Now we want $\delta$ to be small so we can assume $\delta < 1$ and $x$ is within $1$ of the number $3$. We don't actually know what $\delta$ will until we figure out what $C$ is but we don't know what $C$ is. So we fudge. We'll assume $\delta < 1$. If by some bad bit of luck we get $\delta = \frac {\epsilon} C \ge 1$ well, well ust pick $\delta = 1$ instead.

So $x$ is within $\delta$ of $3$ then $2 < x < 4$ and we so $5 < x+3 < 7$ and $|x+3| < 7$.

So that is our magincal daydream number Let $x = 7$. And let $\delta =\frac \epsilon 7$. That will work if $\frac \epsilon 7 \le 1$.

But if $\frac \epsilon 7> 1$ we can use $\delta = 1$.

.......

That's how we puzzled it all out.... but lets see if it works:

We pick up an $epsilon $ off the ground.

We let $\delta = \min (\frac \epsilon 7, 1)$ that is if $\epsilon \ge 7$ we let $\delta =1$ and if $\epsilon < 7$ we let $\delta = \frac \epsilon 7$.

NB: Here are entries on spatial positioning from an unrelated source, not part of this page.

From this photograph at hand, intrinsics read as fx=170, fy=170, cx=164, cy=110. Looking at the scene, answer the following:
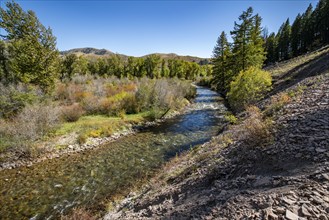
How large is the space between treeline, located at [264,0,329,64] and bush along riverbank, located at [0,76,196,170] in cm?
4578

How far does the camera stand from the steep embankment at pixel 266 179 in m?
3.03

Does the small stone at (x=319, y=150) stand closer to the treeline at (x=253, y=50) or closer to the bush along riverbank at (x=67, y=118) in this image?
the treeline at (x=253, y=50)

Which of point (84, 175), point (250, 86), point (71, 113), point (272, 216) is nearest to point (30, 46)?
point (71, 113)

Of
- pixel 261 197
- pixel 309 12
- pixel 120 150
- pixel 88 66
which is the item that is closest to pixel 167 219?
pixel 261 197

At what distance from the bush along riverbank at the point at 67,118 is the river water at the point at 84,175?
1.11m

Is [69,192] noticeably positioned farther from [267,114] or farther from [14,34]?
[14,34]

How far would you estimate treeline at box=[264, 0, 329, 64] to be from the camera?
42.5 metres

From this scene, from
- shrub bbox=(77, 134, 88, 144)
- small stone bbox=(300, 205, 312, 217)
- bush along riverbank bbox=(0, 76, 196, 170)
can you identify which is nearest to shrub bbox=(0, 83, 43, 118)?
bush along riverbank bbox=(0, 76, 196, 170)

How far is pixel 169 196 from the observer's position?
5293 mm

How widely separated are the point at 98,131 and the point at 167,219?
37.8 feet

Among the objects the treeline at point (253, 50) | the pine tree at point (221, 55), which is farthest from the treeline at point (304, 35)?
the pine tree at point (221, 55)

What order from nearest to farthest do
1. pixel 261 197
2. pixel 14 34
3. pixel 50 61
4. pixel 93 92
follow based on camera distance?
pixel 261 197, pixel 14 34, pixel 50 61, pixel 93 92

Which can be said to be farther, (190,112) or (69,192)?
(190,112)

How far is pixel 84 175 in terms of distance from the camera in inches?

We pick an $x$ so that $3-\delta < x < 3+\delta$ or, in other word, so that $|x-3| < \delta$.

If $\epsilon \ge 7$ and $\delta =1$ then $2 < x < 4$ and $4 < x^2 < 16$ and so $-5 < x^2 - 9 < 7$ and $|x^2 - 9| < 7 \le \epsilon$ and we are done. We found there is a $\delta$ for all $\epsilon \ge 7$ that satisfies what we want.

But that was the dumb case. We have to also show it for all the $\epsilon < 7$.

Okay. If $|x-3| < \delta = \frac {\epsilon}7\le 1$ that's a start.

But then $2< 3-\delta < x < 3+\delta < 4$ so $5 < x +3 < 7$ so $|x+3| < 7$

So $|x^2-9| = |x-3||x+3| < \delta*7 = \frac {\epsilon}7*7 = \epsilon$.

And that's it! We proved it. For every $\epsilon > 0$ there is a $\delta$ so that $|x-3| \implies |x^2 -9| < \epsilon$. We just had to make for that if $\epsilon \le 7$ that $\delta = \frac \epsilon 7$ and if $\epsilon > 7$ that $\delta = 1$.

(Actually we could pick an delta smaller if we wanted to.)

Answer 4

Proposition 1: Let $p, v, M \in \Bbb R$ with $v,M \gt 0$.
Let $f$ be a real-valued function that is defined over the interval $[p-v,p+v]$ satisfying

$\tag 1 \displaystyle {\lim _{x \to p} f(x) = 0}$

Let $g:[p-v,p+v] \to \Bbb R$ be given and satisfy $|g(x)| \le M$ for all $x$ in its domain.

Then the function $h(x) = f(x)g(x)$ defined over $[p-v,p+v]$ satisfies

$\tag 2 \displaystyle {\lim _{x \to p} h(x) = 0}$ Proof
Let the challenge $\varepsilon \gt 0$ be submitted for $\text{(2)}$.

By $\text{(1)}$, for the number $\varepsilon_f = \frac{\varepsilon}{M}$ a corresponding $\delta_f \gt 0$ can be specified such that

$\quad 0 \lt |x - p| \lt \delta_f \text{ implies } |f(x)| \lt \varepsilon_f$

Set $\delta = \text{min}(\delta_f,v)$. It is easy to see that

$\quad 0 \lt |x - p| \lt \delta \text{ implies } |h(x)| \lt \varepsilon$

and so the validity of $\text{(2)}$ has been established. $\quad \blacksquare$

For the OP's problem, set

$f(x) = x - 3$
$g(x) = x + 3$
$p = 3$
$v = 1$

Now if we check we see that the $|g(x)| \le 7$ on $[2,4]$ so set $M = 7$.

For any $\varepsilon$ presented for $\displaystyle \lim_{x\to3} x^2 = 9$, we can '$\text{turn the proposition 1 crank}$', and let

$\quad \delta = \text{min}(\frac{\varepsilon}{7},1)$

Note that since $f(x) = x -1$ has slope equal to $1$, $\,\delta_f = \epsilon_f$.